### WHAT IS REQUIRED
Copy each line below exactly and leave the pictures out.

### EXERCISE INPUT
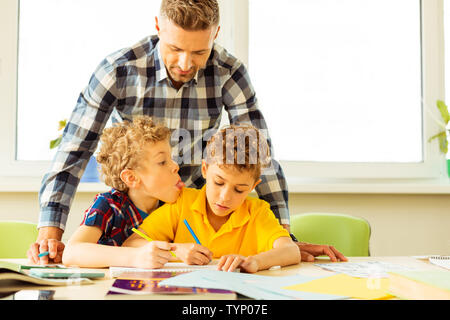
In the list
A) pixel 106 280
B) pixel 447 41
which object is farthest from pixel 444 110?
pixel 106 280

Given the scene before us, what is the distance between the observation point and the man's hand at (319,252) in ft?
4.17

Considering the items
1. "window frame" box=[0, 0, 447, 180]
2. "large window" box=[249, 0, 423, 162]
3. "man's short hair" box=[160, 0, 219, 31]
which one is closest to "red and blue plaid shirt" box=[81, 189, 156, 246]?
"man's short hair" box=[160, 0, 219, 31]

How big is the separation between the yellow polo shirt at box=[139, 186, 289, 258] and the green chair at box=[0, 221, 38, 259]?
651 mm

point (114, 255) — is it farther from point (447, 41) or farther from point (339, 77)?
point (447, 41)

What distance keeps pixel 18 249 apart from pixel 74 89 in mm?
1063

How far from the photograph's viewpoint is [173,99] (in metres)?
1.55

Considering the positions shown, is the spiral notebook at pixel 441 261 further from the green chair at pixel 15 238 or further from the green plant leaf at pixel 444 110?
the green plant leaf at pixel 444 110

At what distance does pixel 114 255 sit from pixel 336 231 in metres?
1.03

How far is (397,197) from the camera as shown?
255 cm

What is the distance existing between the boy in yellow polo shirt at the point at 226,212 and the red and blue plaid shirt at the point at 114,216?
47mm

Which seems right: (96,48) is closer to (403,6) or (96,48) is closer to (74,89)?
(74,89)

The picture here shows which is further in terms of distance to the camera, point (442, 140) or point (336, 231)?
point (442, 140)

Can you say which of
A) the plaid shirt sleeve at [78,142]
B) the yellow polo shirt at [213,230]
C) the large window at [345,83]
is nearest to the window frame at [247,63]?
the large window at [345,83]

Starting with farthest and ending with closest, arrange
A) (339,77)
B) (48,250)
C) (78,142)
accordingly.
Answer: (339,77), (78,142), (48,250)
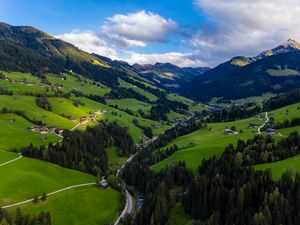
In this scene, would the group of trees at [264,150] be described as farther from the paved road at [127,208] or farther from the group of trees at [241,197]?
the paved road at [127,208]

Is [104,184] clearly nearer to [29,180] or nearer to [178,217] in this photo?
[29,180]

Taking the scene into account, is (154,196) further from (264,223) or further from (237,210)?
(264,223)

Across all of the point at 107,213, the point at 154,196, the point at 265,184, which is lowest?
the point at 107,213

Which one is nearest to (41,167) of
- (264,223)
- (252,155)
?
(252,155)

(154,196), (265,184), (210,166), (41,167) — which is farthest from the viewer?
(41,167)

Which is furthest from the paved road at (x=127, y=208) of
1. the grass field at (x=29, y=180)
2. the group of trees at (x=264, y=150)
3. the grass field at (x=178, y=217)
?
the group of trees at (x=264, y=150)

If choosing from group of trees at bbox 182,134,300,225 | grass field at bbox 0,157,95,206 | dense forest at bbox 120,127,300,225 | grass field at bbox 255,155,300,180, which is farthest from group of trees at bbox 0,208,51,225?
grass field at bbox 255,155,300,180

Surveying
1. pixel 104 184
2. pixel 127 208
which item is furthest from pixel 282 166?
pixel 104 184
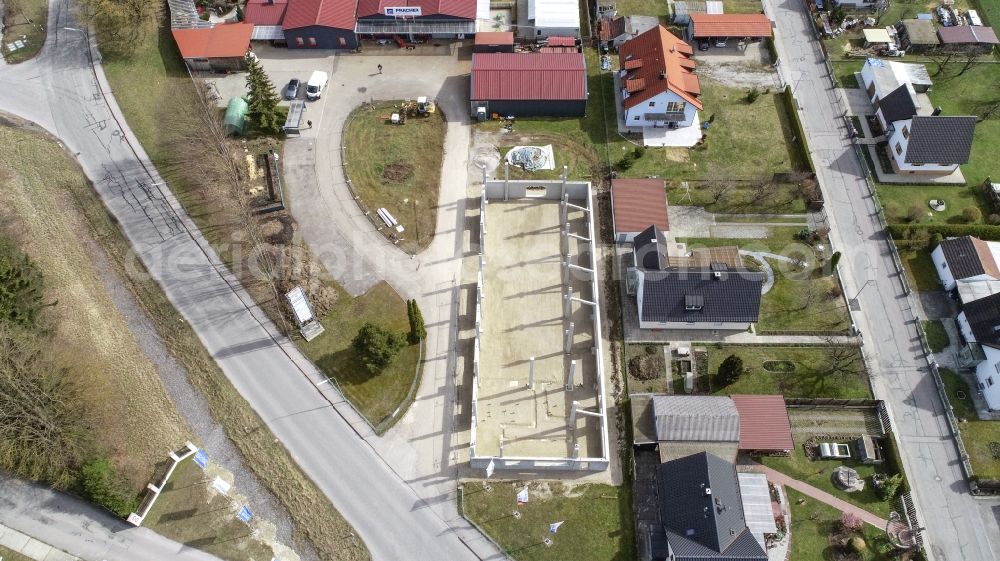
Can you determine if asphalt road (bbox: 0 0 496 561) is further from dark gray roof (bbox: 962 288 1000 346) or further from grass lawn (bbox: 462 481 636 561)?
dark gray roof (bbox: 962 288 1000 346)

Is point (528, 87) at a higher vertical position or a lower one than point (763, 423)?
higher

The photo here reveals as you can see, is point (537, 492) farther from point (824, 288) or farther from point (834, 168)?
point (834, 168)

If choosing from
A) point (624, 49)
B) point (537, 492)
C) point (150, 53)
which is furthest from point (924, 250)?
point (150, 53)

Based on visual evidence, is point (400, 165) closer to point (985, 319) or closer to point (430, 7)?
point (430, 7)

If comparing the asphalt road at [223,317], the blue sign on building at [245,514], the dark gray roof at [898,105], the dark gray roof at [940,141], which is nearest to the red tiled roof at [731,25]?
the dark gray roof at [898,105]

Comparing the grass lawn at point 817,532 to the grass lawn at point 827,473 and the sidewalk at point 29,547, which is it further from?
the sidewalk at point 29,547

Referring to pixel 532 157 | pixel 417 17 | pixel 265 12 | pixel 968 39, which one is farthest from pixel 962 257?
pixel 265 12
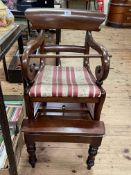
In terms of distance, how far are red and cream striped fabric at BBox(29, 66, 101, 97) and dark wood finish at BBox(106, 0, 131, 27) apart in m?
3.51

### SOLUTION FOR THIS PROBLEM
In the list
A) pixel 106 280
B) pixel 447 41
which object is farthest from pixel 444 110?
pixel 106 280

Given the scene before us, what is the distance between the observation point and the man's hand at (319,252) in ft?
4.17

Considering the items
1. "window frame" box=[0, 0, 447, 180]
2. "large window" box=[249, 0, 423, 162]
3. "man's short hair" box=[160, 0, 219, 31]
which one is closest to "red and blue plaid shirt" box=[81, 189, 156, 246]?
"man's short hair" box=[160, 0, 219, 31]

How big is the separation between the yellow polo shirt at box=[139, 186, 289, 258] and the green chair at box=[0, 221, 38, 259]?
651 mm

point (114, 255) — is it farther from point (447, 41) or farther from point (339, 77)?
point (447, 41)

What distance keeps pixel 18 249 apart from pixel 74 89 in mm?
1063

How far from the photograph's viewpoint is [173,99] (in metres)?
1.55

Considering the positions shown, is the spiral notebook at pixel 441 261 further from the green chair at pixel 15 238 or further from the green plant leaf at pixel 444 110?
the green plant leaf at pixel 444 110

At what distance does pixel 114 255 sit from pixel 336 231 in metres?
1.03

How far is (397,197) from the camera as shown?
255 cm

What is the distance existing between the boy in yellow polo shirt at the point at 226,212 and the red and blue plaid shirt at the point at 114,216?
47mm

Which seems right: (96,48) is closer to (403,6) or (96,48) is closer to (74,89)?
(74,89)

The picture here shows which is further in terms of distance to the camera, point (442, 140) or point (336, 231)?
point (442, 140)

Can you say which of
A) the plaid shirt sleeve at [78,142]
B) the yellow polo shirt at [213,230]
C) the large window at [345,83]
is nearest to the window frame at [247,63]?
the large window at [345,83]

Starting with farthest and ending with closest, arrange
A) (339,77)
B) (48,250)
C) (78,142)
accordingly.
Answer: (339,77), (78,142), (48,250)
In this scene, would the group of trees at [264,150] be described as farther from the paved road at [127,208] or farther from the group of trees at [241,197]?
the paved road at [127,208]

Is [104,184] clearly nearer to [29,180] or nearer to [178,217] in this photo?
[29,180]

Taking the scene into account, is (154,196) further from (264,223) or further from (237,210)?
(264,223)

Across all of the point at 107,213, the point at 154,196, the point at 265,184, which is lowest?
the point at 107,213

Which one is nearest to (41,167) of
- (264,223)
- (252,155)
?
(252,155)

(154,196), (265,184), (210,166), (41,167) — which is farthest from the viewer?
(41,167)

Which is furthest from the paved road at (x=127, y=208) of
1. the grass field at (x=29, y=180)
2. the group of trees at (x=264, y=150)
3. the grass field at (x=178, y=217)
?
the group of trees at (x=264, y=150)

If choosing from group of trees at bbox 182,134,300,225 | grass field at bbox 0,157,95,206 | dense forest at bbox 120,127,300,225 | grass field at bbox 255,155,300,180, which is farthest from group of trees at bbox 0,208,51,225?
grass field at bbox 255,155,300,180

Surveying
1. pixel 104 184
2. pixel 127 208
which item is furthest from pixel 282 166?
pixel 104 184
Can you determine if asphalt road (bbox: 0 0 496 561) is further from dark gray roof (bbox: 962 288 1000 346) or further from grass lawn (bbox: 462 481 636 561)?
dark gray roof (bbox: 962 288 1000 346)

Is point (528, 87) at a higher vertical position or a lower one than point (763, 423)?
higher

The photo here reveals as you can see, is point (537, 492) farther from point (824, 288) or farther from point (834, 168)?
point (834, 168)

If choosing from
A) point (624, 49)
B) point (537, 492)
C) point (150, 53)
which is furthest from point (924, 250)?
point (150, 53)

Based on visual evidence, is point (400, 165) closer to point (985, 319) or closer to point (430, 7)?
point (430, 7)

If comparing the asphalt road at [223,317], the blue sign on building at [245,514], the dark gray roof at [898,105], the dark gray roof at [940,141], which is nearest to the red tiled roof at [731,25]?
the dark gray roof at [898,105]

Comparing the grass lawn at point 817,532 to the grass lawn at point 827,473 and the sidewalk at point 29,547, which is it further from?
the sidewalk at point 29,547

Referring to pixel 532 157 | pixel 417 17 | pixel 265 12 | pixel 968 39, which one is farthest from pixel 962 257?
pixel 265 12
In terms of distance, how far are red and cream striped fabric at BBox(29, 66, 101, 97) and dark wood finish at BBox(106, 0, 131, 27) apart in m?
3.51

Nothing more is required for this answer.